Must You Collect All That?

It is interesting that we no longer consider teams that super-tool their apps as being slightly ‘off’ or, working in a field where systems were mission critical, even life-and-death. Now, we all are collecting and reporting data points in real-time across not just the SDLC, but across the entire environment. It is wild the amount of data available to the average DevOps team about what is going on with their applications. But it’s not all being used.

No, seriously, it is unreal. Let me offer two anecdotes that explain why I know you’re not using it all.

Most of my regular readers know that I worked at F5 for years, the first couple on the DevCentral team, doing the Dev part. Their flagship product, the BIG-IP, collected an incredible amount of super-granular data.
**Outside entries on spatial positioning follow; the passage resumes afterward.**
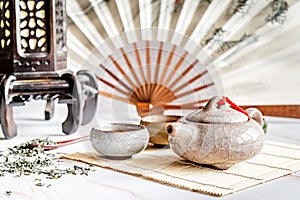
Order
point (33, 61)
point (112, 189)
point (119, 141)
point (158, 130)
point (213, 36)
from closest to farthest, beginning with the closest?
point (112, 189) → point (119, 141) → point (158, 130) → point (33, 61) → point (213, 36)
I am not exaggerating when I say an incredible amount. They had data points from the wire up to the traffic routes through the load balancing algorithm to nodes. And it was (and likely still is) all available to users via APIs. Whatever data was needed about traffic passing through the BIG-IP or the nodes behind the BIG-IP and the connections in between users and those nodes, you could get.

One of my projects was to offer a simplified interface to the APIs. They were complex and granular, and customers wanted fast and easy, so I was publishing code that worked as an intermediate layer.

Note: F5’s APIs, like everyone else’s, are far more advanced today than they were then, and it is easier to do what you need to do because they took the “create a user layer” part seriously. It’s complex machinery so it still has complex APIs, but accessibility is way up from those early days.

Anyway, BIG-IP collected so much data that I could not name all of the fields, let alone when each one was pertinent. I gave up trying after a while, because if a board-level engineer needed a data point, the idea at the time was “Why not expose it?” so ‘number of connections to a given node’ under this algorithm was hidden among things like ‘microseconds to connect to DNS on that connection’ (I’m making those up; it’s been years). Some were terribly useful to end users and others were not. All were accessed in the same way, and learning by experimenting was the only real way to tell the difference.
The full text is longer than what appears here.